Você, por favor, feche os olhos por alguns minutos, desligue o computador, a televisão, largue o jornal e siga comigo: você tem 54 anos e nunca ouviu. De repente, alguém resolve que viver sem ouvir não é correto, te coloca próteses auditivas e te larga em um mundo barulhento, com muitas buzinas, motos que aceleram, carros turbinados e com grandes alto falantes que gritam sons ininteligíveis. Como você se sentiria?

Lembre-se, até hoje o mundo que vivia era silencioso e quem gritava mais alto eram seus pensamentos. Suas estruturas de aprendizagem eram baseadas em conexões cuja audição não estava presente. Você precisa aprender a aprender de novo.

Esse episódio me fez lembrar do filme “A Primeira Vista”, dirigido por Irwin Winkler e baseado na história real do Dr. Oliver Sacks (autor de Tempo de Despertar). Estrelado por Val Kilmer no papel de Virgil Adamson, cego desde criança e que trabalha como massagista em um spa. O personagem conhece Amy Benic (Mira Sorvino), arquiteta, que estava certa que a vida de Virgil melhoraria muito com uma operação para restaurar sua visão. Virgil convivia com a deficiência visual desde a infância e percebia o mundo através das sensações e dos outros sentidos. Com a visão, novas formas de percepção de mundo precisaram ser estabelecidas.

Assim como Virgil, o Sr. Antônio percebia o mundo através de sensações apuradas de seus outros sentidos e ele desenvolveu várias habilidades que supriam sua falta de audição. Seu Antônio e Virgil construíram suas referências de mundo sem um de seus sentidos. Adquirir esse novo sentido exige nova forma de reconhecer o mundo, novas formas de construir a aprendizagem.

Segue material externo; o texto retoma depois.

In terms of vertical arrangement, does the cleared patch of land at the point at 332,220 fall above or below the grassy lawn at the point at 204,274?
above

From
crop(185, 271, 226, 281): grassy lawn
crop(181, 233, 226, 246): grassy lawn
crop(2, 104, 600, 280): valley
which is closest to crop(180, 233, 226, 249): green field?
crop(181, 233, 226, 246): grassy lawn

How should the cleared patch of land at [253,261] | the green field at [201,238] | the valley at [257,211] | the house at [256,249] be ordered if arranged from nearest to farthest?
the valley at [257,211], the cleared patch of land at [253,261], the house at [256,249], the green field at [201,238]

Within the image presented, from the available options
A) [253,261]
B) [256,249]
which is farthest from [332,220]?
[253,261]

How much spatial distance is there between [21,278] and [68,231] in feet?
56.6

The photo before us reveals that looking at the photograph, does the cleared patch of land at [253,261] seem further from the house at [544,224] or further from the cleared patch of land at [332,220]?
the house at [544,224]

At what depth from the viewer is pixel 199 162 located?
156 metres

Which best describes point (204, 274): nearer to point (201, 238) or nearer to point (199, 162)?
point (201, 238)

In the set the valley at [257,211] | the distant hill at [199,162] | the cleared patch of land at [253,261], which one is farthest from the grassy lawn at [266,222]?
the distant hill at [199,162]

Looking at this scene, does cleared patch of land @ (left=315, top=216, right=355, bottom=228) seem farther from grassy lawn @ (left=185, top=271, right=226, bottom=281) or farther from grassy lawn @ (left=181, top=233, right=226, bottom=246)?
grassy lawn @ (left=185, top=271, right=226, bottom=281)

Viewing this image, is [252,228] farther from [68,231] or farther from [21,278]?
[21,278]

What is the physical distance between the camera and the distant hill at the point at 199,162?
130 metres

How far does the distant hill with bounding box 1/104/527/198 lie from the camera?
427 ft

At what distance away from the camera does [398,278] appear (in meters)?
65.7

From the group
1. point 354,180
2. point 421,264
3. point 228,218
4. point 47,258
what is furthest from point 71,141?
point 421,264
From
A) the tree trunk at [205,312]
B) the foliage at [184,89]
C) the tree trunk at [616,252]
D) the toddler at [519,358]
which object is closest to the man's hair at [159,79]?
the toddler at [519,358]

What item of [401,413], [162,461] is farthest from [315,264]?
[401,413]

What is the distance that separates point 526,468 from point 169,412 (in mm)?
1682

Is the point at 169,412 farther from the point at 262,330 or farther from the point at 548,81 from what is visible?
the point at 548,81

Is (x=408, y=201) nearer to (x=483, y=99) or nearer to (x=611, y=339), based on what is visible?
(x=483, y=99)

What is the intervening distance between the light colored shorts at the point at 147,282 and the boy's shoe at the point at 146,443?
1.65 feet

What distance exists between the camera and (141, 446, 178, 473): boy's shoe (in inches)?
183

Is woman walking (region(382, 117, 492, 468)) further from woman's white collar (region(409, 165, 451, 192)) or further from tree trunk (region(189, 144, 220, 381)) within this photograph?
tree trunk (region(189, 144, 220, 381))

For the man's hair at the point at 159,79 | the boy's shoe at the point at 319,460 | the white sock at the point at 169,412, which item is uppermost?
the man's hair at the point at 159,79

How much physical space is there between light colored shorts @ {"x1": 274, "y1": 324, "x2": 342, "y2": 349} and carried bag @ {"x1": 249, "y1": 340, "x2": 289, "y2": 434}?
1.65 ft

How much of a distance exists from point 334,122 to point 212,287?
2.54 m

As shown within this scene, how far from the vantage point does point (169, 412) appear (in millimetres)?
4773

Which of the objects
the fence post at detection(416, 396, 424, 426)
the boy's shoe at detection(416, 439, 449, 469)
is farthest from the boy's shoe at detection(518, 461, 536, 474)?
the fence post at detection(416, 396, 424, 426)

Claro que aqui não estou afirmando que devolver o sentido a uma pessoa que o perdeu ou nunca teve seja errado, claro que não, mesmo porque se assim o fizesse eu estaria indo contra tudo aquilo que acreditei durante toda minha vida. Eu somente questiono com que direito sempre achamos que sabemos o que é melhor para o outro. Como eu pude ter a certeza que falar seria imprescindível para o Sr. Antônio, ele simplesmente não quer, não sente falta e não precisa disso para viver, ele tem vergonha de falar. O imediatismo que esperamos das reações humanas não existem, hoje ele gosta de ouvir e entende que, mesmo por uma questão de sobrevivência, ouvir é fundamental.